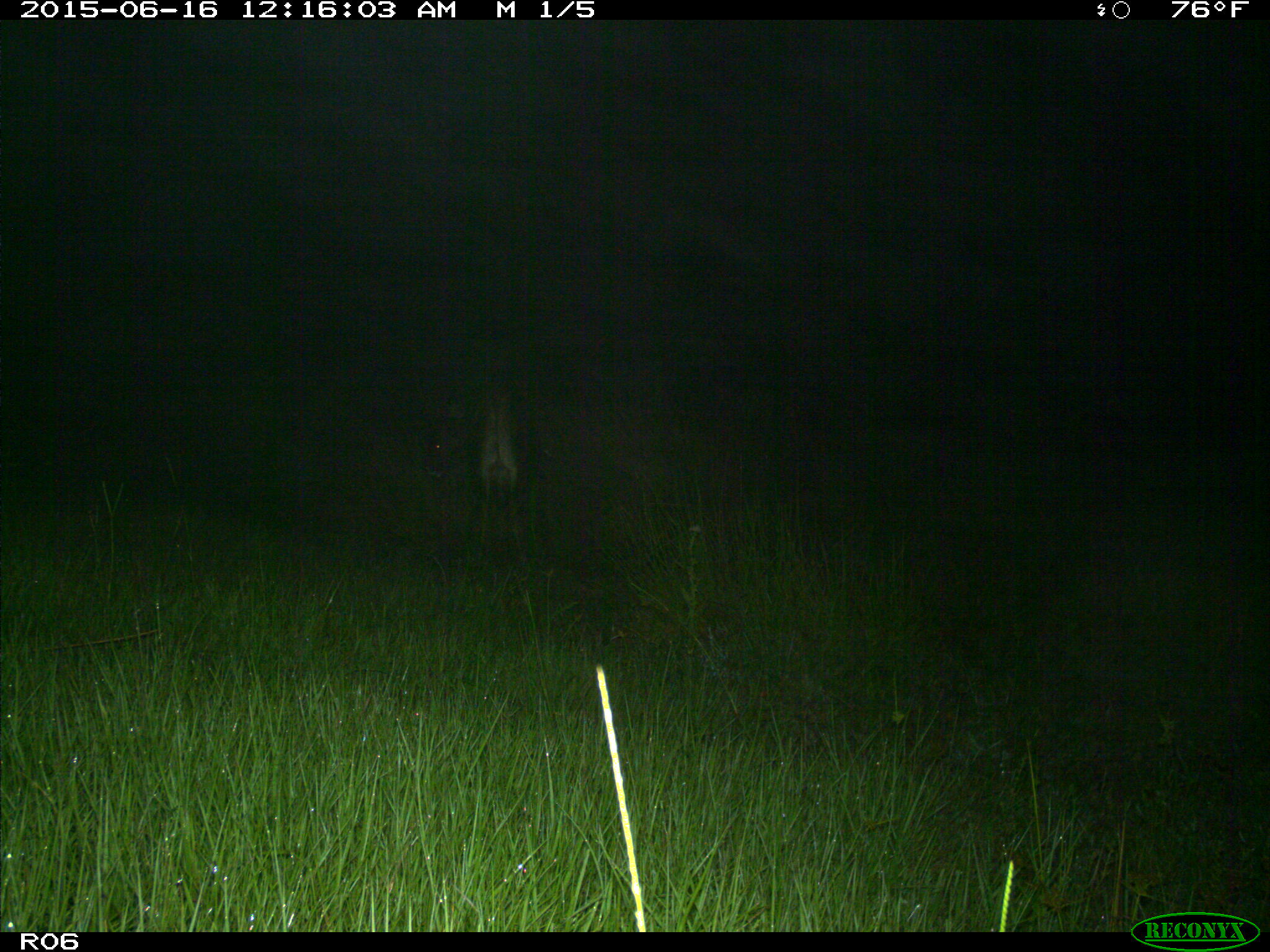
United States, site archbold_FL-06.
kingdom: Animalia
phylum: Chordata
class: Mammalia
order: Artiodactyla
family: Bovidae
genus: Bos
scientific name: Bos taurus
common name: domestic cow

*Problem details*
The answer should consist of all the records, duplicated exactly, with no images included.

*Written response*
United States, site archbold_FL-06.
kingdom: Animalia
phylum: Chordata
class: Mammalia
order: Artiodactyla
family: Bovidae
genus: Bos
scientific name: Bos taurus
common name: domestic cow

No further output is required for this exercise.